Une nomination qui aura peut-être l’avantage de dépassionner la gestion de ce dossier, tout en poursuivant une politique de réforme dans la justice. En effet, d’autres chantiers entamés par Aminata Touré sont déjà sur le feu et doivent être poursuivis : l’édification de la prison de Sébikotane, la fermeture de Rebeuss, la réforme du droit pénal, etc

Pour ceux qui ne connaissent pas Me Sidiki Kaba, il est un défenseur des droits de l’homme mondialement connu.

Premier africain en 2001 à être nommé président de la Fédération internationale des ligues des droits de l’Homme (FIDH), Sidiki Kaba est né le 21 août 1950 à Tambacounda (Est) est diplômé des universités d’Abidjan et de Dakar où il a obtenu trois licences en Droit, Philosophie, et Lettres modernes et une maîtrise en Droit des affaires.

Admis en 1980 au barreau de Dakar, après une expérience d’enseignant menée de pair avec des études supérieures comme professeur de français au collège Aké Loba d’Abidjan de 1975 à 1978, il sera élu membre du conseil de l’ordre de 1985 à 2000.

Me Kaba milite au Sénégal et sur le continent africain depuis 1981, date à laquelle il intègre la section sénégalaise d’Amnesty International.

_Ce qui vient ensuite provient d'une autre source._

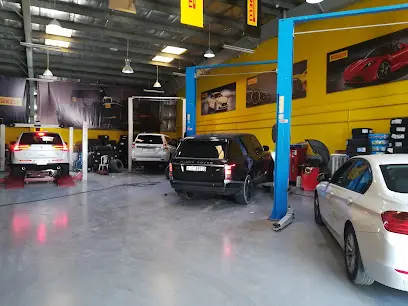 Presto Tyres Trading LLC | Best Tyres | Wheel Alignment | Mobile Tyre Repair in Dubai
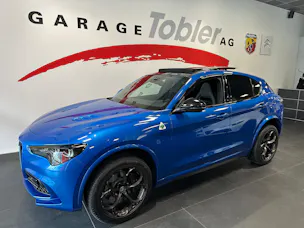 Alfa Romeo Stelvio 2.9 V6 Quadrifoglio Q4 AT8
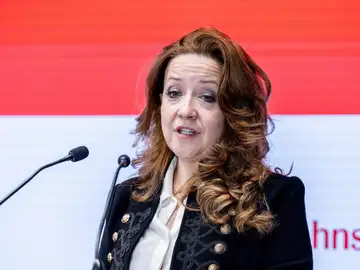 MADRID.-Matute subraya que la mediación de Plataforma de Organizaciones de Pacientes en huelga médica no tiene apoyo mayoritario MADRID.-Matute subraya que la mediación de Plataforma de Organizaciones de Pacientes en huelga médica no tiene apoyo mayoritario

Il rejoint ensuite l’Organisation nationale de défense des droits de l’Homme (ONDH) qu’il va présider de 1995 à 2000, après en avoir été vice-président de 1987 à 1995.

Sidiki Kaba est connu aussi pour être membre fondateur et dirigeant de plusieurs ONG africaines : l’Union des avocats en 1982, l’Union interafricaine des droits de l’homme (UIDH) en 1992, le Centre africain pour les études des droits de l’homme et la démocratie (ACDHRS) en 1995, le Centre africain pour la prévention des conflits (CAPREC) en 1995, etc.

L’homme a défendu la liberté de la presse, les droits des femmes, les droits politiques. Il s’est illustré dans la lutte contre l’impunité, la peine de mort… Il a apporté une assistance juridique et judiciaire à des journalistes, opposants, syndicalistes, etc.

Ainsi, il a assisté l’ancien premier ministre ivoirien Alassane Ouattara et l’ancien Premier ministre sénégalais Idrissa Seck en 2005. A cette liste s’ajoutent les victimes tchadiennes de torture sous l’ancien président Hisséne Habré, les défenseurs et opposants burkinabé dans l’affaire Norbert Zongo, journaliste burkinabé assassiné en 1998, etc.

Me Kaba a été enquêteur dans des missions sur les disparus au Maroc (El Ayoum en 1999) et en Algérie en 2005, Observateur de la Cour internationale de justice (CIJ) et l’Onu dans plusieurs élections, facilitateur dans les conflits notamment dans celui de la Casamance. A cet effet, il a organisé avec l’Etat du Sénégal le Mouvement des forces démocratiques de Casamance (MFDC) et la FIDH la journée nationale des femmes pour la paix en Casamance en 1996.

Me Kaba est également l’auteur des publications suivantes : Défendre la Déclaration Universelle des droits de l’Homme (1998), Les Droits de l’Homme au Sénégal (1997) et Les Droits de l’Homme en Afrique à l’aube du XXIe siècle (1966). Il a participé à la rédaction des ouvrages : Mitterand et l’Afrique (1999) et L’Observatoire national des élections (ONEL) 1997.